Show HN: Buttercoin (YC S13) US Bitcoin Marketplace – Free Trading Through Dec - revcbh
https://buttercoin.com/#/setup?r=D6YDrSLZ6GX
======
DigitalSea
I am a bit reluctant to trust another Bitcoin marketplace. So many of these
marketplaces have failed the past year, what reason should people have to
trust Buttercoin or think that they are more secure than the likes of Mt. Gox?
Being a funded marketplace just means that you are more than likely to be the
target of hackers trying to prove a point. I've already lost a little bit this
year because of various marketplace collapses.

What protections are in place for losses? What are you procedures for storing
coins (hot wallets, cold wallets, etc)? Do you have a guarantee you are
willing to publicly stick by? Has your marketplace been audited and verified
by a third party security firm? How often will you undertake auditing of your
marketplace to ensure that it remains secure and funds are safe? If customer
coins are ever compromised, will you cover 100% of the losses?

I have a few BTC, I would be more than willing to try this out, if you were
more forthcoming in regards to security and your guarantees. Being a funded
marketplace, I would like to think you built a decent and secure environment
for Buttercoin as well as got the site audited independently by a third party
security firm who perhaps specialise in financial/marketplace scripts.

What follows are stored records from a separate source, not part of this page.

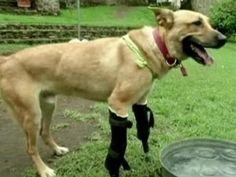 Dog receives prosthetic legs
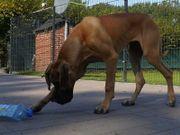 Deutsche Dogge - Junghund -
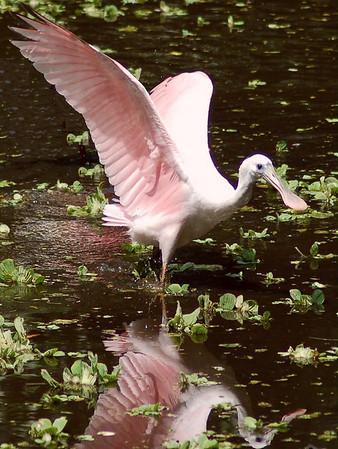 Corkscrew Swamp Sanctuary 09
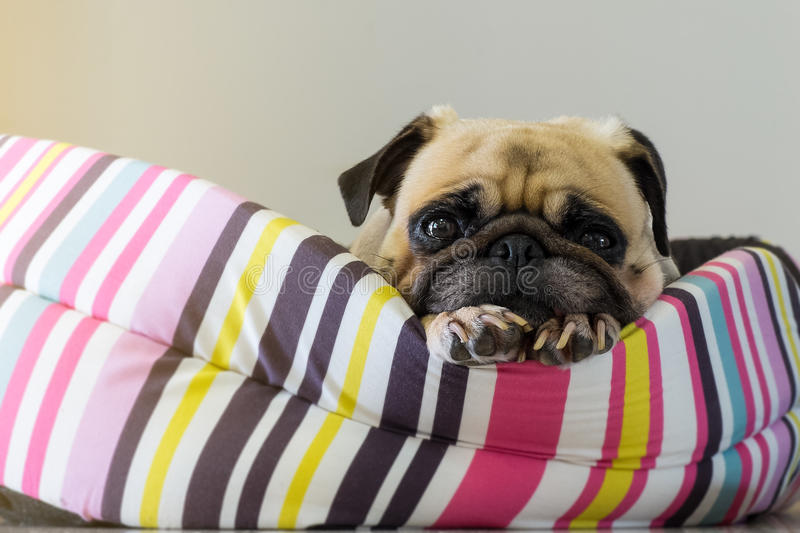 Close-up cute dog Pug puppy resting on her bed and watching to camera stock photo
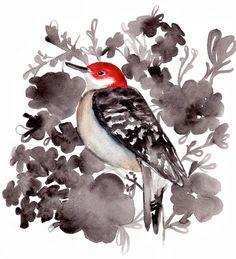 Red Bellied Woodpecker by Mai Autumn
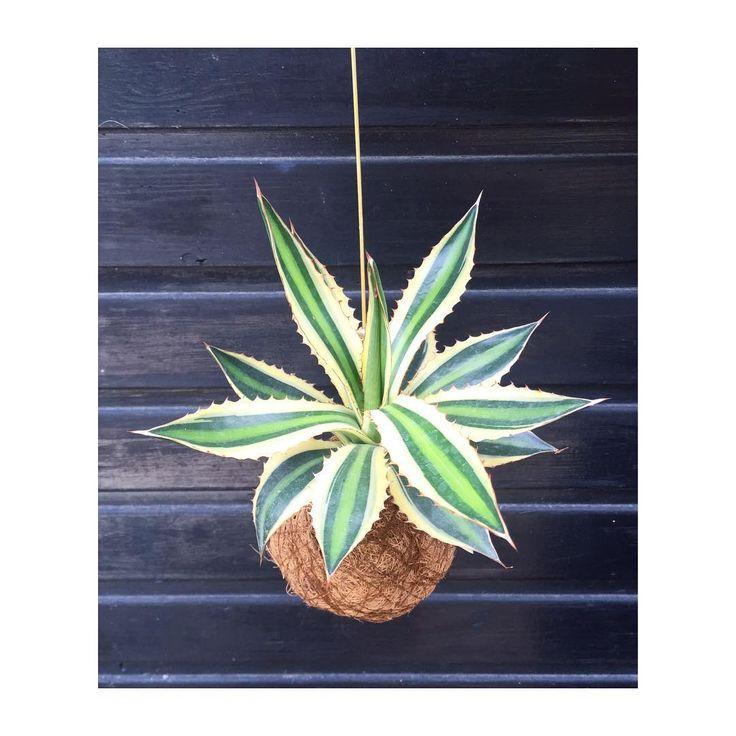 """140 Synes godt om, 6 kommentarer – Planteplaneter (@planteplaneter) på Instagram: """"Little beauty #planteplaneter #succulents #summer #greenliving #danishdesign #kajaskyttestudio"""""""
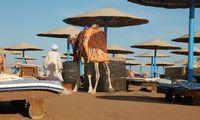 """""""Novaturas"""" atnaujina skrydžius į Egiptą"""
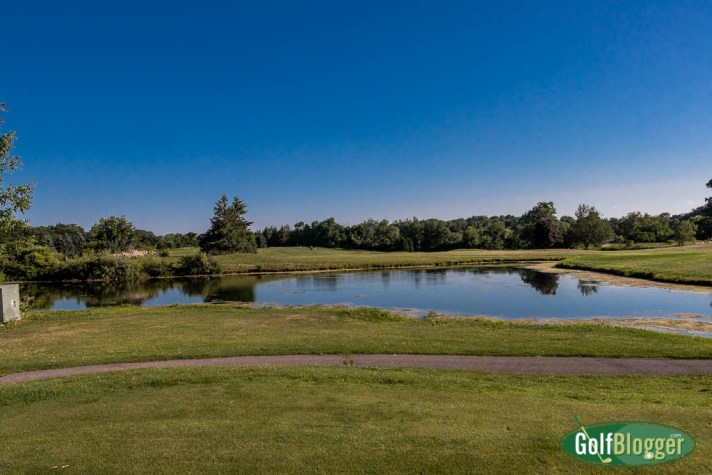 Downing Farms Golf Course For Sale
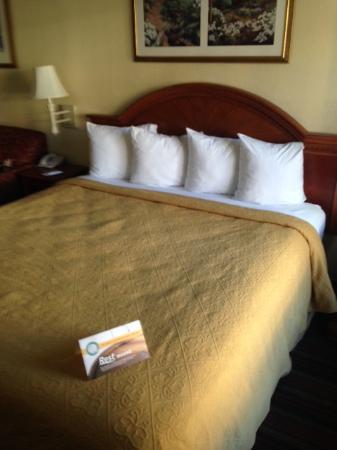 Quality Inn & Suites Biltmore East: King bed - Room 135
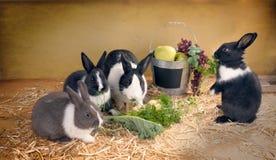 Dîner végétarien avec la famille des lapins Image libre de droits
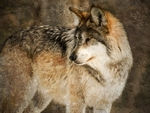 A beautiful mexican gray wolf.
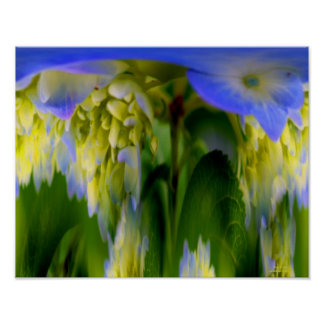 Hydrangea Flower Fantasy Floral Abstract Print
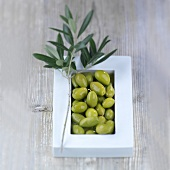 Green olives in a bowl with an olive sprig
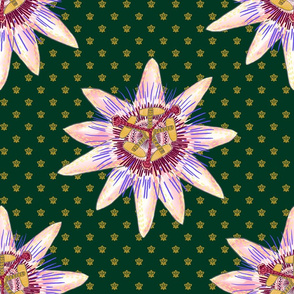 Royal Passionflower N2 (royal green) large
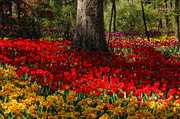 15th Apr 2014 - Tulips in Every Color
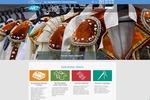 Разработка сайта Сеть химчисток на 1С-Битрикс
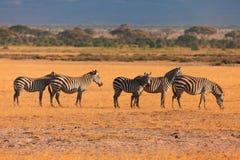 Zebras, Masai Mara Stock Images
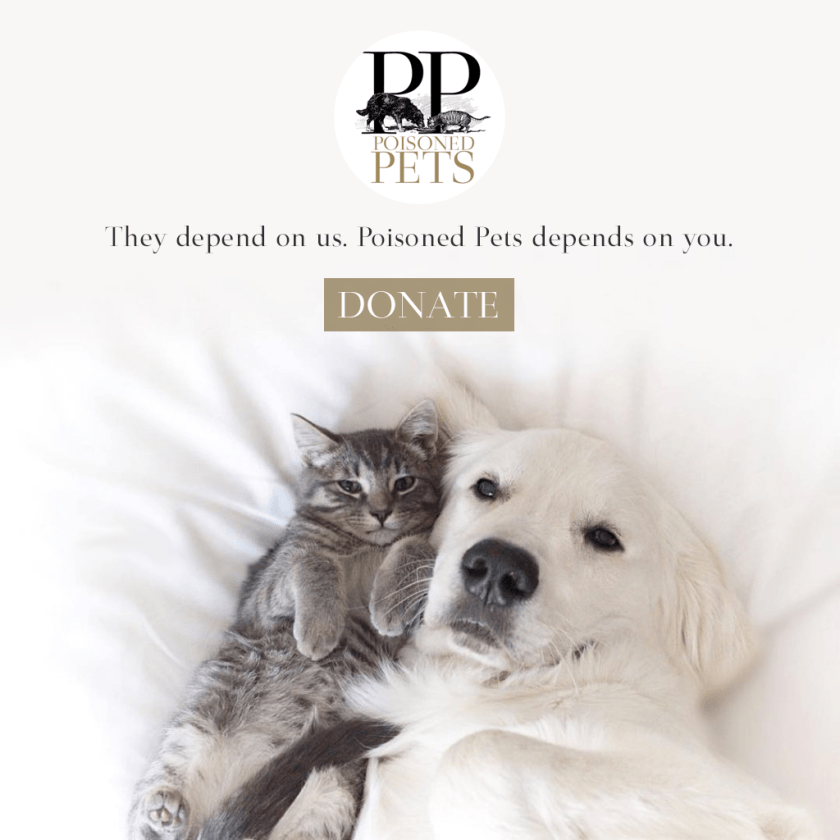 dog-and-cat-snuggle-poisoned-pets-donation-plea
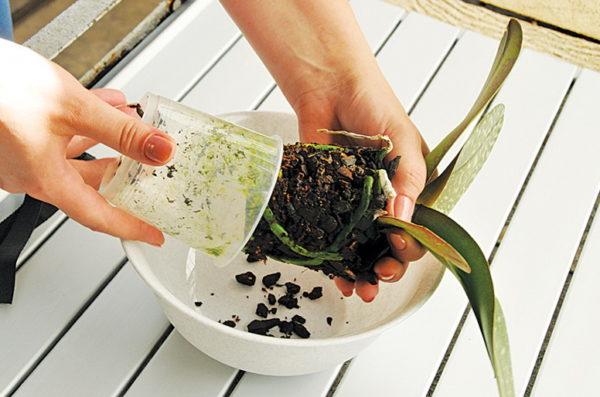 Как пересадить орхидею фаленопсис в домашних условиях пошаговое фото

I am not trying to be cynical here, Buttercoin looks great, but you can
understand given the losses I have endured the past year, that I am very very
hesitant to trusting another marketplace and I assume there are many out there
like me who have been burnt the last year. My trust in all coin marketplaces
has been broken, I just need the public reassurance you will do things
differently and your policies/procedures before I move any of my BTC.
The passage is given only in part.